___ Selected extract ___

# Improvised Music that is not Jazz



## SanAntone (May 10, 2020)

*TRIONYS* – _Protuberanzen_ (2021; earsay)

At its most basic level, TRIONYS are 3 uber-talented musicians, improvising to their hearts’ content and, not only making one helluva lot of noise but by the sound of it enjoying each other’s interactions whilst doing it. That’s important and really, all that matters! But, before you think Protuberanzen is a 38-minute pissing match of which member makes the biggest noise (no pun there), I’ll try and explain why it’s a lot more than that. (review)

TRIONYS – Protuberanzen

TRIONYS is *Rainer Bürck* on keyboards and electronics, *Günter Marx *on violin and electronics, and *Martin Bürck *on gongs, percussion, and yep… electronics.


----------



## starthrower (Dec 11, 2010)

That was fun! Other things to explore are live recordings by Henry Cow.

___

• _Brief_:
In the forum thread on improvised music, what does Günter Marx play in TRIONYS? The material that comes next is from a different source than the forum thread.

___ Extracted information ___

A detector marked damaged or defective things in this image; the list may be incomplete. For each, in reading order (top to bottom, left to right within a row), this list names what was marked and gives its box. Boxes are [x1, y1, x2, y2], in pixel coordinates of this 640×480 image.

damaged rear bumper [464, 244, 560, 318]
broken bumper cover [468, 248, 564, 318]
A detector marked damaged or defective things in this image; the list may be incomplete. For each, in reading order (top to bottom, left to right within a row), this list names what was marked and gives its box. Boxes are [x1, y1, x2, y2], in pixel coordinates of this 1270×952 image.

___
___ Extracted information ___

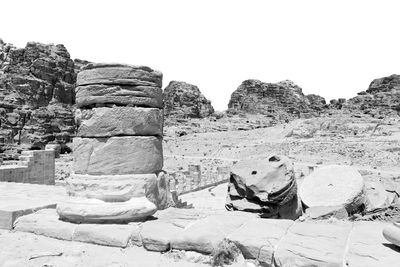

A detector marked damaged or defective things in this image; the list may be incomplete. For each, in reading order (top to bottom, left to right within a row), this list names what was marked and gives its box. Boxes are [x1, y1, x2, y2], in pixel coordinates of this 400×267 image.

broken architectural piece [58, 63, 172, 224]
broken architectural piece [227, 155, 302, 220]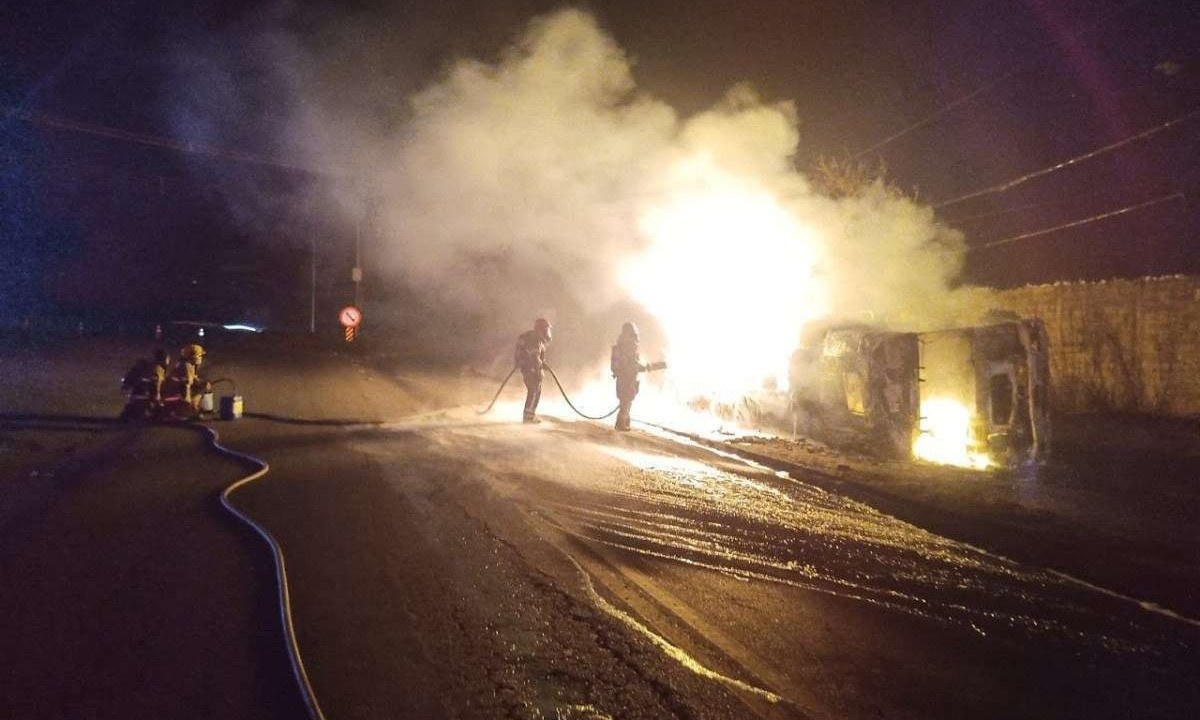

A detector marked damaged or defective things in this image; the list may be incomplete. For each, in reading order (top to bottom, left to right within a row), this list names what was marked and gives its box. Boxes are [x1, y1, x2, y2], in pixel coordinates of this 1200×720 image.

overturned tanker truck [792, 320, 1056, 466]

___
___ Extracted information ___

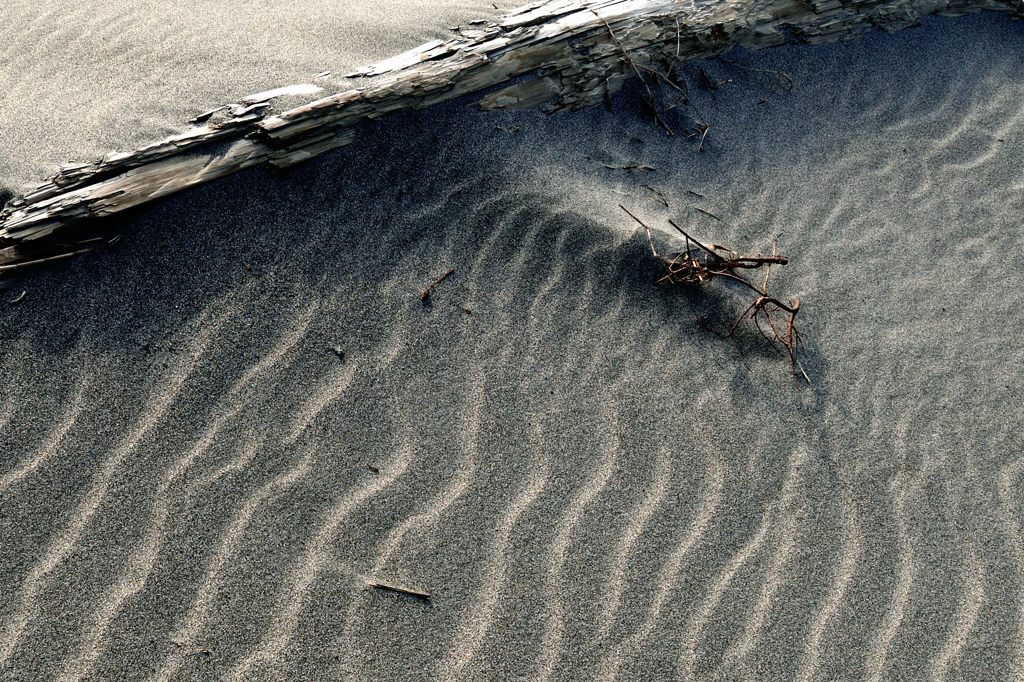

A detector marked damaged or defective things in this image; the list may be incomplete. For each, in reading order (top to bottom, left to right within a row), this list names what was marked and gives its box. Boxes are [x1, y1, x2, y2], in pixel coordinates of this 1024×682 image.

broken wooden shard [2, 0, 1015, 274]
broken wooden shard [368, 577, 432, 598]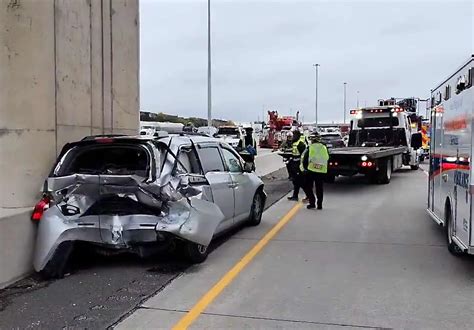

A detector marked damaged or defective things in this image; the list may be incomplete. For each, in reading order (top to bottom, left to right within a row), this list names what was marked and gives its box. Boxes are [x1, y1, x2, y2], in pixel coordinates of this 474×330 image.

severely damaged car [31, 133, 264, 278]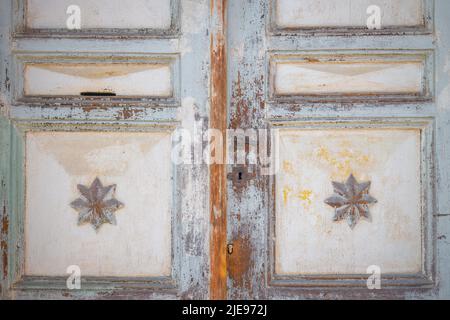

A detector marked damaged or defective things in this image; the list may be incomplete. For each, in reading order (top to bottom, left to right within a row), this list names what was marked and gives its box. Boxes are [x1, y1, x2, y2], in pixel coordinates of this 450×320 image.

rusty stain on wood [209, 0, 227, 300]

___

• _Result below_:
Violin and electronics.